SOURCE:
- Conference: Mid-American Conference
- Record: 7–2 (4–2 MAC)
- Head coach: Doyt Perry (4th season);
- MVP: Harold Furcron
- Captain: Ray Reese
- Home stadium: University Stadium

= 1958 Bowling Green Falcons football team =

American college football season

The 1958 Bowling Green Falcons football team was an American football team that represented Bowling Green State University in the Mid-American Conference (MAC) during the 1958 college football season. In their fourth season under head coach Doyt Perry, the Falcons compiled a 7–2 record (4–2 against MAC opponents), finished in third place in the MAC, and outscored all opponents by a combined total of 218 to 91.

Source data
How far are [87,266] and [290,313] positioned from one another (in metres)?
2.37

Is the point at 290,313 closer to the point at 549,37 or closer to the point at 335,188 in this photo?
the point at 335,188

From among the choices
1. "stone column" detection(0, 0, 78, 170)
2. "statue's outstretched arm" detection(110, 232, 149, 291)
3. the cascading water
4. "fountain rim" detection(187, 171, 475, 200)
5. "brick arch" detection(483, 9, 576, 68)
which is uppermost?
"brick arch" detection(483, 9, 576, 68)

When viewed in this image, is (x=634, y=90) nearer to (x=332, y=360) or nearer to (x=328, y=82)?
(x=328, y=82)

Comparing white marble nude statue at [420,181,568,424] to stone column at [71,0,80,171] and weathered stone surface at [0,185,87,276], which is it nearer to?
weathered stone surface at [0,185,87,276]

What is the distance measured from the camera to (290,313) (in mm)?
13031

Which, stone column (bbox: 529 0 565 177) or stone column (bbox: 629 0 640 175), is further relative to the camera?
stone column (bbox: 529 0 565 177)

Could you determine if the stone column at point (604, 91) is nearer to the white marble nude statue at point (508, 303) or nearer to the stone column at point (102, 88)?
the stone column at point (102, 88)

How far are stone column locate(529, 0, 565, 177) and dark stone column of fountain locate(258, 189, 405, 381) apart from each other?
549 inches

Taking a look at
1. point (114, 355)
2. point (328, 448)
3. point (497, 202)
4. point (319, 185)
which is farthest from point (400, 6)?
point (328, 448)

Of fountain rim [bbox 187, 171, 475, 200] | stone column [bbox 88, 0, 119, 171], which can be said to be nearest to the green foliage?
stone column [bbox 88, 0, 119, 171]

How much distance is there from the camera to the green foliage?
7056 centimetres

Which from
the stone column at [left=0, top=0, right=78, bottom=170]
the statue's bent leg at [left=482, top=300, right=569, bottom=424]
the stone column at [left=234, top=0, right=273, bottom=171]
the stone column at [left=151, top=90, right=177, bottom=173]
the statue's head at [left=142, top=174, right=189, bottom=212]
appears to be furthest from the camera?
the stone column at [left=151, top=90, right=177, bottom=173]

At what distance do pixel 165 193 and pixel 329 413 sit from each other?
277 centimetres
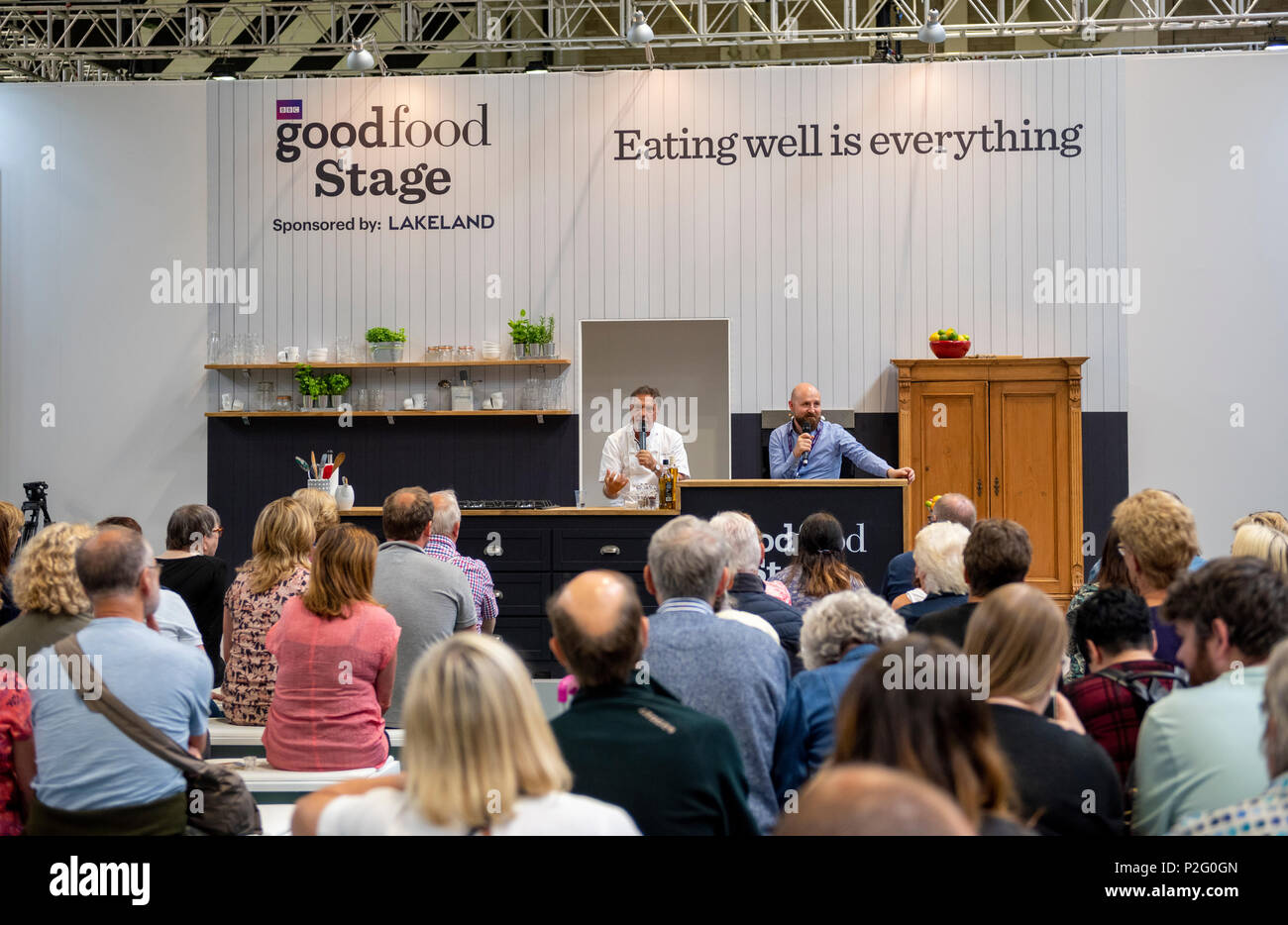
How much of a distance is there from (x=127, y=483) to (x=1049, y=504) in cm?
712

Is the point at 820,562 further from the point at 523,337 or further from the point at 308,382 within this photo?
the point at 308,382

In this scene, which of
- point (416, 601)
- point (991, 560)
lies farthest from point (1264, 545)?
point (416, 601)

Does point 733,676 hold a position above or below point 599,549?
above

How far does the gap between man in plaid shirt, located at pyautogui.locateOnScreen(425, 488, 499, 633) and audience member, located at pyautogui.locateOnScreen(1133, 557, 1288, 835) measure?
3.11 m

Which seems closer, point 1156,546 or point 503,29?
point 1156,546

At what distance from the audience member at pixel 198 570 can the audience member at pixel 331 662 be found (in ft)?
4.16

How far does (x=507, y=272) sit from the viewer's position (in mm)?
9055

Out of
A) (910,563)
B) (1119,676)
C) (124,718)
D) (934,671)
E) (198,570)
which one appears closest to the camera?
(934,671)

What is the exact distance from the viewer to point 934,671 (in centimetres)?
193

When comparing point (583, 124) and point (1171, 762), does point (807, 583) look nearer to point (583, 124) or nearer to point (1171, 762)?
point (1171, 762)

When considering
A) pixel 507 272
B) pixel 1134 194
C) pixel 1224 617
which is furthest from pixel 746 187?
pixel 1224 617

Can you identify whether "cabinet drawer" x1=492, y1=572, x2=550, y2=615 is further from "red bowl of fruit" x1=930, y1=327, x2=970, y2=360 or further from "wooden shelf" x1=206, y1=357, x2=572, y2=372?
"red bowl of fruit" x1=930, y1=327, x2=970, y2=360

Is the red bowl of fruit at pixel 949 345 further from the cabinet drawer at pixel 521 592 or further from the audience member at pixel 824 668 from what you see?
the audience member at pixel 824 668

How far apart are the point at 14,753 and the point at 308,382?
252 inches
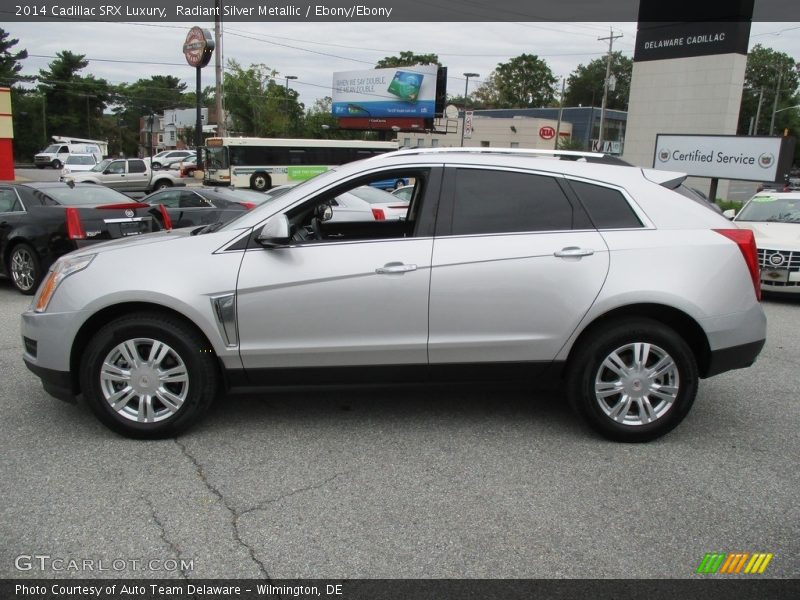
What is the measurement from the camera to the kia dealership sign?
1795 centimetres

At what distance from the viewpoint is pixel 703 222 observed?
4.20m

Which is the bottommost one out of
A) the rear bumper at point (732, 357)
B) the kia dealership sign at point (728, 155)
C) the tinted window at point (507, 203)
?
the rear bumper at point (732, 357)

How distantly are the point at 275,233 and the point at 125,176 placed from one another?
33.0m

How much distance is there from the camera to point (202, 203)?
12.6 m

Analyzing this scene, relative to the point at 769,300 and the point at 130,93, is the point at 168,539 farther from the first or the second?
the point at 130,93

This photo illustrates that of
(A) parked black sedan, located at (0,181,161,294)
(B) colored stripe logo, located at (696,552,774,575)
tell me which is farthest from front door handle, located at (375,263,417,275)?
(A) parked black sedan, located at (0,181,161,294)

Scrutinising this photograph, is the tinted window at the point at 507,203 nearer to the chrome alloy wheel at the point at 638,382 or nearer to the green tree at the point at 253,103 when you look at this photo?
the chrome alloy wheel at the point at 638,382

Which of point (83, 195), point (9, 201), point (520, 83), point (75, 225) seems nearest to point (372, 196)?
point (83, 195)

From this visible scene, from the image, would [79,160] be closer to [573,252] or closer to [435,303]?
[435,303]

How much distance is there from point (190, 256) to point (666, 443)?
3.22 metres

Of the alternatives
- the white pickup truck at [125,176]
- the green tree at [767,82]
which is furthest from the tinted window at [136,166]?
the green tree at [767,82]

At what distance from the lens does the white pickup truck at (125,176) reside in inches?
1310

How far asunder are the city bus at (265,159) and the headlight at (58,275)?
31.1 m

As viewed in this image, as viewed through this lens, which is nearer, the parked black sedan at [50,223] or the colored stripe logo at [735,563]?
the colored stripe logo at [735,563]
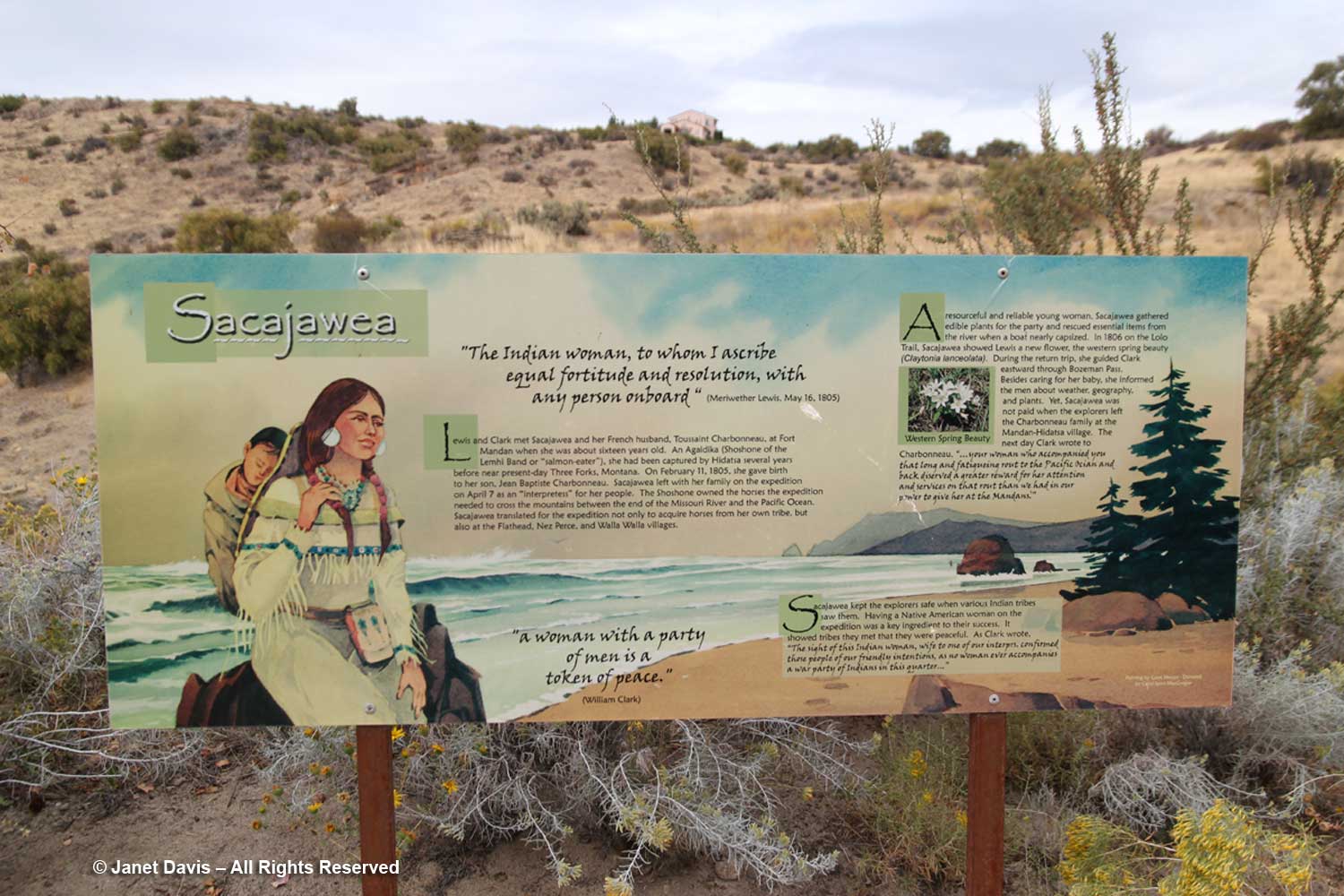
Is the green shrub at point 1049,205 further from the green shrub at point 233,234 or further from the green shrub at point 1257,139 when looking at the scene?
the green shrub at point 1257,139

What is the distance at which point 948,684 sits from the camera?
103 inches

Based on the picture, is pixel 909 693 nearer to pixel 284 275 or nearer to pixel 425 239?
pixel 284 275

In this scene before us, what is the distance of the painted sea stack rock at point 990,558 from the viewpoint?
259 cm

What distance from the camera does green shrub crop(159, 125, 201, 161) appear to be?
2742 cm

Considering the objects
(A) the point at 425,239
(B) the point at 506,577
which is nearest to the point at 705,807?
(B) the point at 506,577

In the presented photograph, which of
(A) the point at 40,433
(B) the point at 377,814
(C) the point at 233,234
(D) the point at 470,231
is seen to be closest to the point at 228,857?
(B) the point at 377,814

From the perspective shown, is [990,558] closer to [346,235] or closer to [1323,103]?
[346,235]

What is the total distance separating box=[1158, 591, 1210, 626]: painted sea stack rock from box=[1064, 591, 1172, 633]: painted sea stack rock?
0.07 feet

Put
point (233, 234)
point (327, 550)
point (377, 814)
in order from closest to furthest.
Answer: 1. point (327, 550)
2. point (377, 814)
3. point (233, 234)

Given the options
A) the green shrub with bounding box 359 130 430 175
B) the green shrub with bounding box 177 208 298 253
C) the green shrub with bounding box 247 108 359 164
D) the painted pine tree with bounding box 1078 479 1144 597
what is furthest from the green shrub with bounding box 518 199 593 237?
the painted pine tree with bounding box 1078 479 1144 597

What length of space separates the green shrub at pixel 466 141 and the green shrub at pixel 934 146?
54.8 feet

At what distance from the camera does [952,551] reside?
2.59m

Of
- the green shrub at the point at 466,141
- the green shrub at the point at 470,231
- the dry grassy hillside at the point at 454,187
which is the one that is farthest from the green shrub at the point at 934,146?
the green shrub at the point at 470,231

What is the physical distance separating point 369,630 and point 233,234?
15139mm
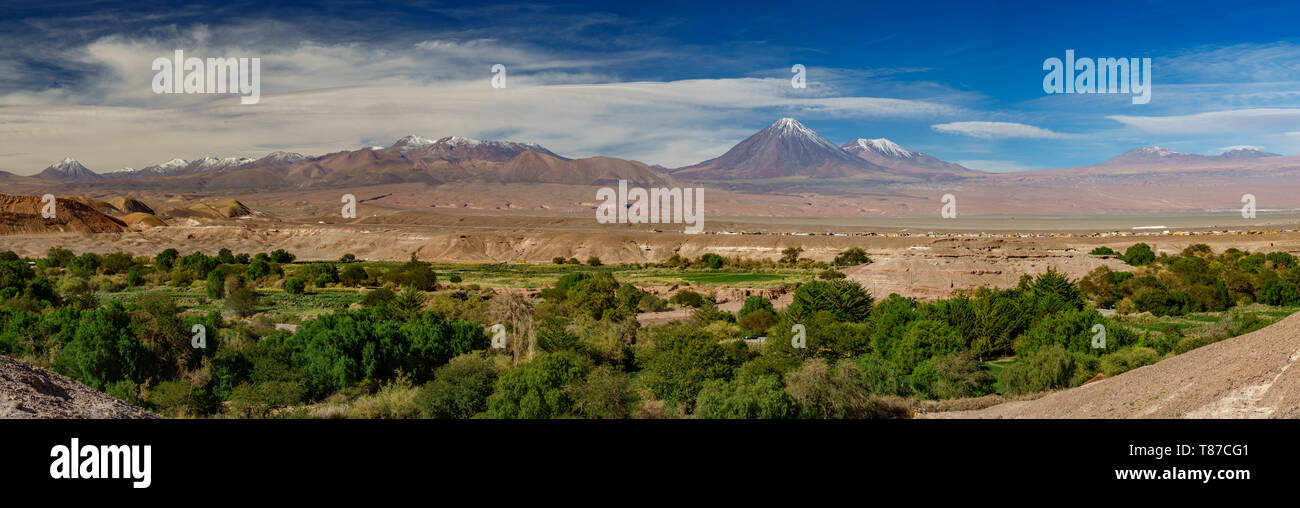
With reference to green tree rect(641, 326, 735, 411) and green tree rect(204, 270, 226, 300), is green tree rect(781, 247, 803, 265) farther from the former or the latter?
green tree rect(641, 326, 735, 411)

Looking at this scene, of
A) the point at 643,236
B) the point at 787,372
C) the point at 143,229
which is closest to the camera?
the point at 787,372

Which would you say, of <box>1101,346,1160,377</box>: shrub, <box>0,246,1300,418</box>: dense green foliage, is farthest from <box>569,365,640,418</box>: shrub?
<box>1101,346,1160,377</box>: shrub

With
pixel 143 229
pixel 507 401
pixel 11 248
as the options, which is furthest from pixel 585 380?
pixel 143 229

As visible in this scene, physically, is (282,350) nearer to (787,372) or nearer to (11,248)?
(787,372)

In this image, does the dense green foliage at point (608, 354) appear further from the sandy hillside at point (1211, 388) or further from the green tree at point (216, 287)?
the green tree at point (216, 287)

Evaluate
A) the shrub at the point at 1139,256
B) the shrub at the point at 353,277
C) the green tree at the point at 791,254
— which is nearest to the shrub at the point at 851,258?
the green tree at the point at 791,254

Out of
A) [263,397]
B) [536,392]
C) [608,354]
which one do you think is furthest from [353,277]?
[536,392]
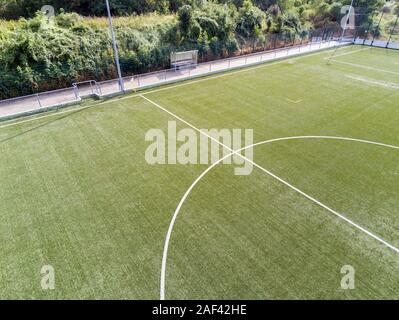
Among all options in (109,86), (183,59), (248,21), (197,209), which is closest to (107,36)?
(109,86)

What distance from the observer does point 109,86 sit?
1738cm

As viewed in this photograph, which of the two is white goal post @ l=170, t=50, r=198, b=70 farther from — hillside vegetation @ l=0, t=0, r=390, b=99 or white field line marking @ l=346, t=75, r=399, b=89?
white field line marking @ l=346, t=75, r=399, b=89

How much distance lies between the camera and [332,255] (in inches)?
272

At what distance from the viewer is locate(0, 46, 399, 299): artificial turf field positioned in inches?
246

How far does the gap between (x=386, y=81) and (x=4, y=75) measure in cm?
2669

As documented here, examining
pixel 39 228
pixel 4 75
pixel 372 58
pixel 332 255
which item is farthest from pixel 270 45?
pixel 39 228

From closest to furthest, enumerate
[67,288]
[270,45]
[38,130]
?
[67,288] → [38,130] → [270,45]

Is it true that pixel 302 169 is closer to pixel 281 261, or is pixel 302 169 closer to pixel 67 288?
pixel 281 261

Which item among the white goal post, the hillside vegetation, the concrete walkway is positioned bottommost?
the concrete walkway

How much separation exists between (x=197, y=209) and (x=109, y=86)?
42.3ft

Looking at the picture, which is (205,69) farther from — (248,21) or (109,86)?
(248,21)

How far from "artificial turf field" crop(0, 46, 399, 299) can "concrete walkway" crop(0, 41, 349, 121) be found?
1338mm

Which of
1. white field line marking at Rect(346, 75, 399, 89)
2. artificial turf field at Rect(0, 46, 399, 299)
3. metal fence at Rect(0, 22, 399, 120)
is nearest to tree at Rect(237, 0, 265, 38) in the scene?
metal fence at Rect(0, 22, 399, 120)

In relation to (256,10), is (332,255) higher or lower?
lower
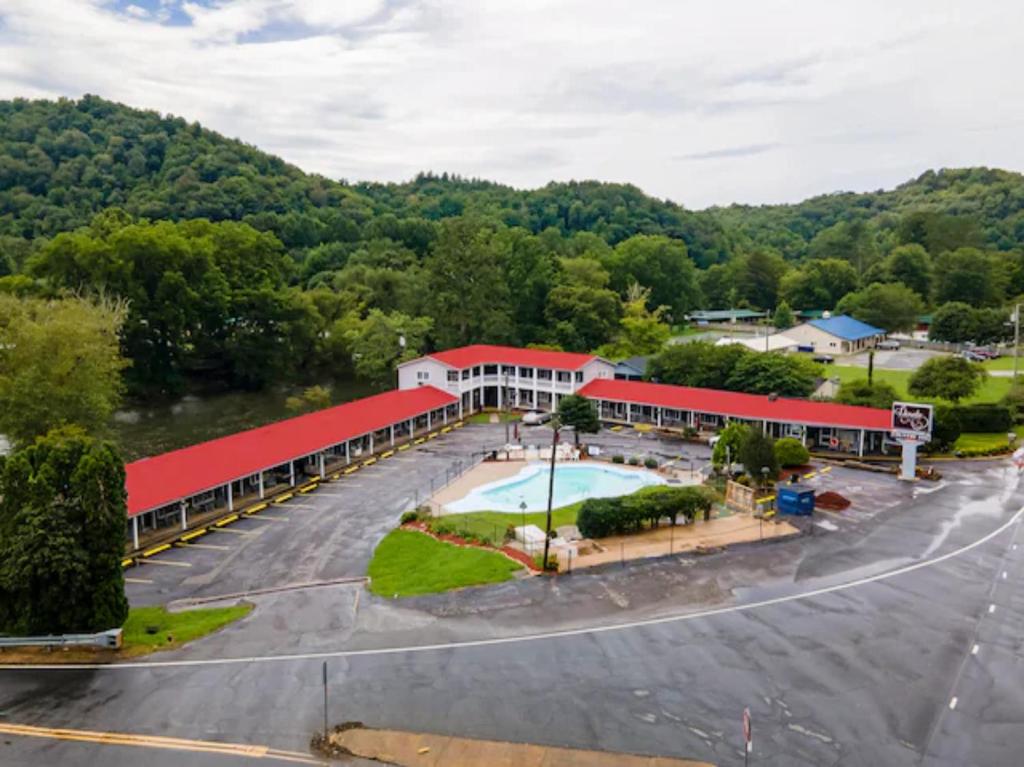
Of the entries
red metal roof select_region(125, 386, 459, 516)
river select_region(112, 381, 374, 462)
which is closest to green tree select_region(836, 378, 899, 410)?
red metal roof select_region(125, 386, 459, 516)

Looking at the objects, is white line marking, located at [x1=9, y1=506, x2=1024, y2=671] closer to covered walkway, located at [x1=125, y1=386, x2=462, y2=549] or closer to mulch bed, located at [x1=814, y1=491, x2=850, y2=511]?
mulch bed, located at [x1=814, y1=491, x2=850, y2=511]


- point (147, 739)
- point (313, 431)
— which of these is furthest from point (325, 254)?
point (147, 739)

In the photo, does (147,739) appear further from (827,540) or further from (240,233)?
(240,233)

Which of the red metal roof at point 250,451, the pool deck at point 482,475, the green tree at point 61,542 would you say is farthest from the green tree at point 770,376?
the green tree at point 61,542

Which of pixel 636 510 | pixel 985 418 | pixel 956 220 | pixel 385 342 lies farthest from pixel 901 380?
pixel 956 220

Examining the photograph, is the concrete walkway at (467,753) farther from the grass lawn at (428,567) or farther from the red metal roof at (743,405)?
the red metal roof at (743,405)

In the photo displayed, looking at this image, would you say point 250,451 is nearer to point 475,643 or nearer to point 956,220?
point 475,643
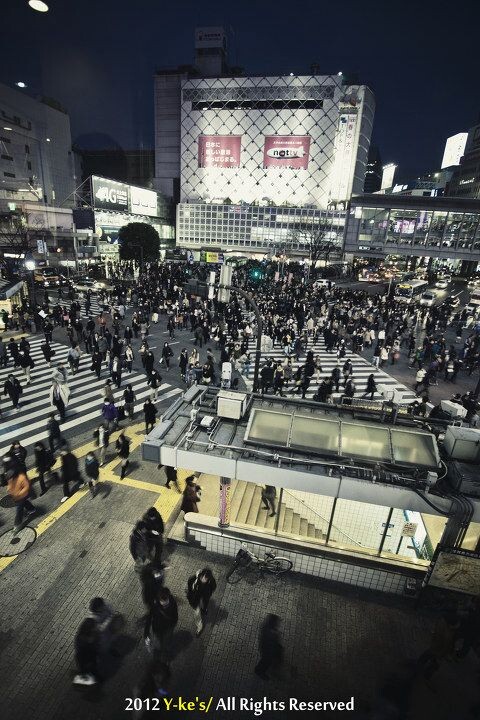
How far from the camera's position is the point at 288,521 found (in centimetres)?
812

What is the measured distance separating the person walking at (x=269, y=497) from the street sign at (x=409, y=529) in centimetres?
267

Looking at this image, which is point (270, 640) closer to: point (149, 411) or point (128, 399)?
point (149, 411)

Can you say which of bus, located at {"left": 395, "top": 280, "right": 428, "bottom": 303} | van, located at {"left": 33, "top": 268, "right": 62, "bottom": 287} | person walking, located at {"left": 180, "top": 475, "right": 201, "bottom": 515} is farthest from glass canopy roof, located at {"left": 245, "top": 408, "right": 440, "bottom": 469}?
bus, located at {"left": 395, "top": 280, "right": 428, "bottom": 303}

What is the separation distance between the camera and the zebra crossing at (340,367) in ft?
54.9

DO THIS: Continue the article about the 1958 Bowling Green Falcons football team, picking up after its final sentence.

WRITTEN REPLY:
On November 8, the Falcons defeated Ohio, 33–6, starting an 18-game winning streak that continued until November 12, 1960. The streak remains the longest in Bowling Green history.

The team's statistical leaders were Bob Colburn with 685 passing yards, Bob Ramlow with 779 rushing yards, and Bernie Casey with 310 receiving yards. Ray Reese was the team captain. Harold Furcron received the team's Most Valuable Player award. Furcron set a Bowling Green record, since broken, with an 81-yard run against Dayton. Jerry Dianiska also had an 80-yard run against Ohio.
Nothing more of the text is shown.